## Aim of the exercise
Please copy out the data below word for word. Begin at the line that contains "How far away is the" and stop after the line that contains "41.5 metres".

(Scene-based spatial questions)
---*---
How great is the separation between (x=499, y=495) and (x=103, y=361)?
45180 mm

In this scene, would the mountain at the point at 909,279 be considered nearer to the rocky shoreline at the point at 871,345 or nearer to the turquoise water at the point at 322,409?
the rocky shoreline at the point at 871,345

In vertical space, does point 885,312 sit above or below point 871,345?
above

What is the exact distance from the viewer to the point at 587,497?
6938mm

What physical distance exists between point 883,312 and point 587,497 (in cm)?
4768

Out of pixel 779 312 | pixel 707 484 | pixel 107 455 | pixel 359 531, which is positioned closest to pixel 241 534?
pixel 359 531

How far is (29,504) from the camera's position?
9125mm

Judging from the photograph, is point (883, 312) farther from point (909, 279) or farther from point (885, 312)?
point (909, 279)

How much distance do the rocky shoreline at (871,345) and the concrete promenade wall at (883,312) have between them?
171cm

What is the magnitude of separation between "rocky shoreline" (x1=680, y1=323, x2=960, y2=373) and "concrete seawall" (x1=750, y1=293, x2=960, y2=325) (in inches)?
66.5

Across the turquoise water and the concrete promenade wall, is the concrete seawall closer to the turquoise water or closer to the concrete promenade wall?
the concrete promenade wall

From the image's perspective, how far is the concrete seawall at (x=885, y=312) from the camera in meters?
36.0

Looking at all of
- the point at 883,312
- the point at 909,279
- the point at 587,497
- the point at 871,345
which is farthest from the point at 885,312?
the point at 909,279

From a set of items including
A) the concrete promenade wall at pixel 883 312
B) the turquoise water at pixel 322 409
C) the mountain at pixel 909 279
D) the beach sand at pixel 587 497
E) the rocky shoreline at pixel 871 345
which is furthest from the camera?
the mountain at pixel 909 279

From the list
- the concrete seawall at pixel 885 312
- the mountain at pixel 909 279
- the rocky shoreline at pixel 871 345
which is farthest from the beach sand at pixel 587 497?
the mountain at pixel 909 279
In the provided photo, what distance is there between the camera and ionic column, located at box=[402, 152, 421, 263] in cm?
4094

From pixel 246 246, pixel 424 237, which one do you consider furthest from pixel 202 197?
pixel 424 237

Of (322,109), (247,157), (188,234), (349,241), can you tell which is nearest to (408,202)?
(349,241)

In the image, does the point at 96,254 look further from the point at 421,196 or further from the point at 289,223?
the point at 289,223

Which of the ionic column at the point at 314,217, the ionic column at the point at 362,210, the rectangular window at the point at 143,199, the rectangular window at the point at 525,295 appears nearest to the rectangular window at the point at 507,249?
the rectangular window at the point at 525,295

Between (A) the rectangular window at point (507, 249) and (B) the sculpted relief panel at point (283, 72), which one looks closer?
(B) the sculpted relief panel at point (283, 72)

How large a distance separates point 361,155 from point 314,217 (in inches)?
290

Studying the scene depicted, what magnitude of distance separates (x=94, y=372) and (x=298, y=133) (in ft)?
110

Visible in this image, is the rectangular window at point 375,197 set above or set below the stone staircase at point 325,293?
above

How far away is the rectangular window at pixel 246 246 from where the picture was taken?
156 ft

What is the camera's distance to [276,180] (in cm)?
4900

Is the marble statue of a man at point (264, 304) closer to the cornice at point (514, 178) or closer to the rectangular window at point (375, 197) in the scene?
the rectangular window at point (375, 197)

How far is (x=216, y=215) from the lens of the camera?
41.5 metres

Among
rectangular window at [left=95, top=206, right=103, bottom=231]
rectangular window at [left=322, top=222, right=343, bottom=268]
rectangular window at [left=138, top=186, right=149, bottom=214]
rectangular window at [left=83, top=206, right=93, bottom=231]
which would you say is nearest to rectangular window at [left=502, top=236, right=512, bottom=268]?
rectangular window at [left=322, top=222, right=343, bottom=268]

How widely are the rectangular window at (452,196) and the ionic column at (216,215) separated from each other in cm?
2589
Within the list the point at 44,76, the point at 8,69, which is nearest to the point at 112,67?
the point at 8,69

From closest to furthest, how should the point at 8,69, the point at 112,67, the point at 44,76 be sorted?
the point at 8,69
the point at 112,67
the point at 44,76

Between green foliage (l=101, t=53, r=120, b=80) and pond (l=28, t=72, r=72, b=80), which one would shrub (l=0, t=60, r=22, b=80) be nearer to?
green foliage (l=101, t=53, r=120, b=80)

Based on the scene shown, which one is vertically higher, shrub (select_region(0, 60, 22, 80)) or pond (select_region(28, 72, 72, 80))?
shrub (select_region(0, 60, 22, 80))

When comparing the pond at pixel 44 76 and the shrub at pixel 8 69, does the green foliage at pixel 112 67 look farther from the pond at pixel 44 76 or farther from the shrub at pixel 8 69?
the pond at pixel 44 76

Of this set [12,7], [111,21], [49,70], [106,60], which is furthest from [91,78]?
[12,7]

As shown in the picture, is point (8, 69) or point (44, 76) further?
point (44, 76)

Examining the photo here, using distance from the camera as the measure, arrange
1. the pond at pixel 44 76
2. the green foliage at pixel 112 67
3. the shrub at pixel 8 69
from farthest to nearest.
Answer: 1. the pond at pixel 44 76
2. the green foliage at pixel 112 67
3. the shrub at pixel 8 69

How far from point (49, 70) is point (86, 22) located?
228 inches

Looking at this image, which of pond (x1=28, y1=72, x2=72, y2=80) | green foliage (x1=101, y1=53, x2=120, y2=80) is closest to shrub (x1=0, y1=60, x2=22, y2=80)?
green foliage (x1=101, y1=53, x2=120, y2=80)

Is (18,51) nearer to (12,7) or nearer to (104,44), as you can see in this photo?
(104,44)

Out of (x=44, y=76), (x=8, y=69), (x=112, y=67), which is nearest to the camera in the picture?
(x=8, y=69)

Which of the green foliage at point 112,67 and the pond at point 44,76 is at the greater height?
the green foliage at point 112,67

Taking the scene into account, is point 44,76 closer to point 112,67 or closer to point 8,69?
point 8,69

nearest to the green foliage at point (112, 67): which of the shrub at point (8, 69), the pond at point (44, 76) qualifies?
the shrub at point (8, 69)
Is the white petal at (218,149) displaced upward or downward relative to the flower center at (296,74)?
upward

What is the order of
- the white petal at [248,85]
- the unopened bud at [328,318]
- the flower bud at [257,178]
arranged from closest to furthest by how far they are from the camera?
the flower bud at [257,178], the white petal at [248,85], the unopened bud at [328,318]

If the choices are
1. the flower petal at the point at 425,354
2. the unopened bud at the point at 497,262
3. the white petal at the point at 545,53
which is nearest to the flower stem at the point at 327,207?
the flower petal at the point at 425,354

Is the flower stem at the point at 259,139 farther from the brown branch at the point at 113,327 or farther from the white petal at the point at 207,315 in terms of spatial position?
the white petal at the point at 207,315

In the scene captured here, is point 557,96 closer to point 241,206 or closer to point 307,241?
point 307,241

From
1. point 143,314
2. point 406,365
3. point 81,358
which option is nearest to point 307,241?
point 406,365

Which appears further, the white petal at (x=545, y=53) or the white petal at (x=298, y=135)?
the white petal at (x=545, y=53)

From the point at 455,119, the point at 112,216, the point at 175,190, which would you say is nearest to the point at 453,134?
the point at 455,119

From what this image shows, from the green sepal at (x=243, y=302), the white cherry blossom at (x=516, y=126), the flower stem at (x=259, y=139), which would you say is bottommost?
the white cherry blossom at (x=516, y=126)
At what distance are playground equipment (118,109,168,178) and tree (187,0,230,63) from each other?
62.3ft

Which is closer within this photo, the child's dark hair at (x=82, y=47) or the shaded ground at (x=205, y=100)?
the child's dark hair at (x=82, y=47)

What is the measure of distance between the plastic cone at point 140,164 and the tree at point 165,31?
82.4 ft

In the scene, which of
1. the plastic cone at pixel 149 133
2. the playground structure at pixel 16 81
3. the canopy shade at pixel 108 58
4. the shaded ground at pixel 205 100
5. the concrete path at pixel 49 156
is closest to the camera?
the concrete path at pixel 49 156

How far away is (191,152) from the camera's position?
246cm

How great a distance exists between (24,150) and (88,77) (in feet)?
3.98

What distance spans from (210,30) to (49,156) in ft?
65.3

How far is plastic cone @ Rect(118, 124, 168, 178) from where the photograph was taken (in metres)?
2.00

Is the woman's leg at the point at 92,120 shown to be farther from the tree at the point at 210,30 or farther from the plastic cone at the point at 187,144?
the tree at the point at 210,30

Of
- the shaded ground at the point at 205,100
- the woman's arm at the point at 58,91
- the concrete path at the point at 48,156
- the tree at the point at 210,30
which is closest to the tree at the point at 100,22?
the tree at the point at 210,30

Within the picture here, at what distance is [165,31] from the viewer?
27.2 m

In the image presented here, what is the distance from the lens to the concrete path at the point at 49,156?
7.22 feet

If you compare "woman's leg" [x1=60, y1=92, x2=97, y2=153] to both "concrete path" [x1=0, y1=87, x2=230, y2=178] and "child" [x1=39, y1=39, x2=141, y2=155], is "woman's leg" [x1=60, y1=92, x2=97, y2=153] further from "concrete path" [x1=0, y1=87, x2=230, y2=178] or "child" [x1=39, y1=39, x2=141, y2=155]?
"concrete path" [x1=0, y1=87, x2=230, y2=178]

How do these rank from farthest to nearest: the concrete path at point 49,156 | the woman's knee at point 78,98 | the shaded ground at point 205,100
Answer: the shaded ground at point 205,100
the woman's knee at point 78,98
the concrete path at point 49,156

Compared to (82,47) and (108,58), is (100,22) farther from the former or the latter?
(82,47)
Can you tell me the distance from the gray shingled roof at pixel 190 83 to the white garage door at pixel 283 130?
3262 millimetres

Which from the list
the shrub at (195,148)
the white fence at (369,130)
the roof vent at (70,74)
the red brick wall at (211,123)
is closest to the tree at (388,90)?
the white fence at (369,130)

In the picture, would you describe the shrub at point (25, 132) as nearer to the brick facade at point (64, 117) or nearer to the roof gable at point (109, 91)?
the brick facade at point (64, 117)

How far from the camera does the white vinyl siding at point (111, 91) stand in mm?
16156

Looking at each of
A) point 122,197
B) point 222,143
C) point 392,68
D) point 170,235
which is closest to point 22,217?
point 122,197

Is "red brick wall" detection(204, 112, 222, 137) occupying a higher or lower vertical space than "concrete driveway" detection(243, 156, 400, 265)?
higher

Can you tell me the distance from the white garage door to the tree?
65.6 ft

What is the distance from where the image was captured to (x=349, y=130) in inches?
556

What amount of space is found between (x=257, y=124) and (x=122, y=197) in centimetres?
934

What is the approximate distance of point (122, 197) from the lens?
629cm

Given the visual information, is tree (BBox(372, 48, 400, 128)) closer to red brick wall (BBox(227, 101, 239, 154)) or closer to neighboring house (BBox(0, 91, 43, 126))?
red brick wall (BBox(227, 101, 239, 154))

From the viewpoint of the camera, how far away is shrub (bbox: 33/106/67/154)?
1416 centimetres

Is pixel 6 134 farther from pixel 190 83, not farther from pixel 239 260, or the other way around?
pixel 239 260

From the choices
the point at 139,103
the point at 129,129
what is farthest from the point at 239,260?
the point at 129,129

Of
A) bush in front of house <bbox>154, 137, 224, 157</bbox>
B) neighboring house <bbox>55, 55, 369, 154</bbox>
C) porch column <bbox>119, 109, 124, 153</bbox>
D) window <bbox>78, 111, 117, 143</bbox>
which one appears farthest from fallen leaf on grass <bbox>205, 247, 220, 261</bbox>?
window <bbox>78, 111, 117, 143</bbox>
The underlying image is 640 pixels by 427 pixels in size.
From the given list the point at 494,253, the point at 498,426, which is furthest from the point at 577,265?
---*---
## Exercise output
How far away is the rectangular window at pixel 246 246 from where the picture was taken?
156 ft

What is the camera's distance to [276,180] (in cm)?
4900

Is the marble statue of a man at point (264, 304) closer to the cornice at point (514, 178) or closer to the rectangular window at point (375, 197) in the scene?
the rectangular window at point (375, 197)

How far is (x=216, y=215) from the lens of the camera?
41.5 metres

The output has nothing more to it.